Task description:
Among the entries that follow, the required portion opens with the line containing "普通话证考试怎样网上报名?" and closes with the line containing "Nobunaga's lotion man 5". Give that portion again exactly, and nothing else.

+++ Recorded data +++

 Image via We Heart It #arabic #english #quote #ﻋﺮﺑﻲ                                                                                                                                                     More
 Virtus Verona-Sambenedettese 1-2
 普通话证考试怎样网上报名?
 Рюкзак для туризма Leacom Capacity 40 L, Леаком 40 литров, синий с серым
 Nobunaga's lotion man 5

+++
+++ Recorded data +++

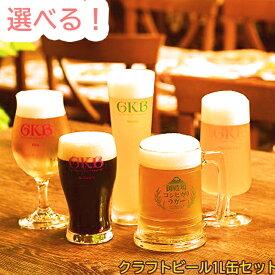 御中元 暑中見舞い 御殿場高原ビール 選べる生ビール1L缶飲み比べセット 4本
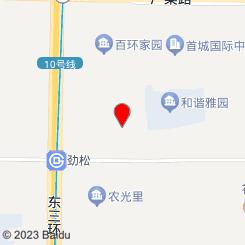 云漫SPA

+++

Solution for this task:
 普通话证考试怎样网上报名?
 Рюкзак для туризма Leacom Capacity 40 L, Леаком 40 литров, синий с серым
 Nobunaga's lotion man 5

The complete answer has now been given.